The U.S. Department of the Interior announced last week it will conduct further evaluation for future oil and gas development to address the concerns regarding Chaco Culture National Historic Park.
“For the time, the Bureau of Land Management’s Farmington Field Office and the Bureau of Indian Affairs’ Navajo Regional Office will jointly conduct an expanded analysis of management in the area that covers both public and tribal lands,” the announcement said.
For years, conservationists, tribal members and others have called for further scrutiny when it comes to planning future oil and gas development near Chaco, a rich archaeological site for the ancestral Puebloans.
The groups have argued that expanded energy extraction operations would destroy hundreds, if not thousands, of important, sacred sites throughout the mineral-rich San Juan basin.
“Today’s announcement is an important step forward toward addressing the long-standing concerns surrounding oil and gas development around Chaco Canyon,” Deputy Secretary Michael L. Connor said in a prepared statement issued Thursday.

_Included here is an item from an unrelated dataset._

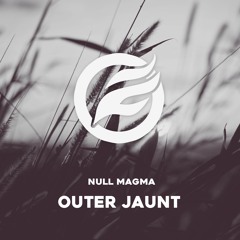Null Magma - Outer Jaunt I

“BIA’s decision to join BLM’s planning effort as a co-lead reflects the complex land tenure around the park and demonstrates the Department’s commitment to ensuring that the region’s rich cultural and archaeological resources are protected.”
The BLM updated its resource management plan in 2014, but critics argued it fell short of protecting the vast network of tribal ruins outside the park’s boundaries, and failed to include BIA lands.
“This expanded effort will look at the whole planning area, and will include mineral leasing and development activity around Chaco Culture National Historic Park.”
Though the plan will look closer at future development, more than 90 percent of the region has already been leased for oil and gas extraction.
A 60-day public scoping period ends Dec. 20. Public meetings will be held in Shiprock, Bloomfield, Cuba, Crownpoint, among other New Mexico towns within the project area.